課題の指示:
「Could you say」を含む行から始めて、リストの最後の行まで、一字一句変えずに繰り返してください。最初の行と最後の行も含めます。

**** 入力行 ****

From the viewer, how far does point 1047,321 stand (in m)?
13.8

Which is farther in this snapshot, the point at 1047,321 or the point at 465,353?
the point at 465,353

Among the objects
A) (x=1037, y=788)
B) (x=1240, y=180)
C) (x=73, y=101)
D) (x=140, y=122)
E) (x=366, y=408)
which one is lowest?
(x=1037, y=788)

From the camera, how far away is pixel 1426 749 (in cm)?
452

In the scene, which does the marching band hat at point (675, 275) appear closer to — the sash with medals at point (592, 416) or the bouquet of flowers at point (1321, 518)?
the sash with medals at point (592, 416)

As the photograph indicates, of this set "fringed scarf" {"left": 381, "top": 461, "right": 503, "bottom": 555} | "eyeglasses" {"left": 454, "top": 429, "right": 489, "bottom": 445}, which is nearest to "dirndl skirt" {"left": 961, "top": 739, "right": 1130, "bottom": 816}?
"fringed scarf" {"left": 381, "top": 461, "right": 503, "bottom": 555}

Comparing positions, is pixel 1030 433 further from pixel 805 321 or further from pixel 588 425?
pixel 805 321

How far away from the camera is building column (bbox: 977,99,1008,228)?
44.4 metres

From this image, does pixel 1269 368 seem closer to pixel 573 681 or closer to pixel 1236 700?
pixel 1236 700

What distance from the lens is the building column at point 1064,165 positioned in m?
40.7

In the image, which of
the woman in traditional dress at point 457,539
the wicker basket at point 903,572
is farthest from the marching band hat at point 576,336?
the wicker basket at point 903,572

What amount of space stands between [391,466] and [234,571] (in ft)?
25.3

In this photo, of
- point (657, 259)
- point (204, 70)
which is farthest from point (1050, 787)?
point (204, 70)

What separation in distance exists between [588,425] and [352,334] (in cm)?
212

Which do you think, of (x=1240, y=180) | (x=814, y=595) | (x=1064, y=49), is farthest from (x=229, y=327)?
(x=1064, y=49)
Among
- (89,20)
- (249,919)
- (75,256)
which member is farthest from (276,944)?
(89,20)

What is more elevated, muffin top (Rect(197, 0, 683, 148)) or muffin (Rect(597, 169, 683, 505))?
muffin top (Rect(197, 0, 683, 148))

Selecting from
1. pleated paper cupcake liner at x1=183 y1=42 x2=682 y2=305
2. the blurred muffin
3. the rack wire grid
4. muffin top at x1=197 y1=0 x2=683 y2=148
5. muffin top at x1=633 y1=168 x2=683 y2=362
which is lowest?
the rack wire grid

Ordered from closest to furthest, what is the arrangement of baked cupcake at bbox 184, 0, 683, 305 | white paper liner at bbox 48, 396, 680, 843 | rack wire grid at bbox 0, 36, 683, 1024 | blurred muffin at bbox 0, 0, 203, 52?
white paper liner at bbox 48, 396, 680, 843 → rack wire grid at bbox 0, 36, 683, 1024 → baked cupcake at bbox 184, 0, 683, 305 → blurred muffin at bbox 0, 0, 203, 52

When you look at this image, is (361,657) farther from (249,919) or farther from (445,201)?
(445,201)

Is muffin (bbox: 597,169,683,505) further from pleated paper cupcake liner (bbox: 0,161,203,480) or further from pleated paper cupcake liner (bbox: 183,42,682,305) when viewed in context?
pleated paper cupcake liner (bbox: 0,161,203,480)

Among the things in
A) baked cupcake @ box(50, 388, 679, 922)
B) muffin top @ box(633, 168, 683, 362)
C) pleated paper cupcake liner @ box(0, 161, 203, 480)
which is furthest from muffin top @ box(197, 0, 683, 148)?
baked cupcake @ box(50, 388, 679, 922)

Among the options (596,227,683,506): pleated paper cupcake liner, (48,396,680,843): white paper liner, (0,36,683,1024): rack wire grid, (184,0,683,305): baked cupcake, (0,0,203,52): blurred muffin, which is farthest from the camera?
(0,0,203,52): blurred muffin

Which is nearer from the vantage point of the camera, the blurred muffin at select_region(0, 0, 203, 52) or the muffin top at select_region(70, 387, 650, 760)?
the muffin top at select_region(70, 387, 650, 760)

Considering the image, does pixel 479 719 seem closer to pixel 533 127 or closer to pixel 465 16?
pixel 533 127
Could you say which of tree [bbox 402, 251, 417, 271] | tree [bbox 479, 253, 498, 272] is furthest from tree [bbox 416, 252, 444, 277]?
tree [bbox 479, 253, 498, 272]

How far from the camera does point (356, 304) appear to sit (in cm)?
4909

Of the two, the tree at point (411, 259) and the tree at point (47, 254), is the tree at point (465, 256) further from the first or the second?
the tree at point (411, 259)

****

この課題の解答:
Could you say which of tree [bbox 402, 251, 417, 271] | tree [bbox 479, 253, 498, 272] is furthest from tree [bbox 416, 252, 444, 277]?
tree [bbox 479, 253, 498, 272]

How far from the camera does point (356, 304) appear to sit (in cm)?
4909

Of the two, the tree at point (411, 259) and the tree at point (47, 254), is the tree at point (465, 256) further from the first or the second?
the tree at point (411, 259)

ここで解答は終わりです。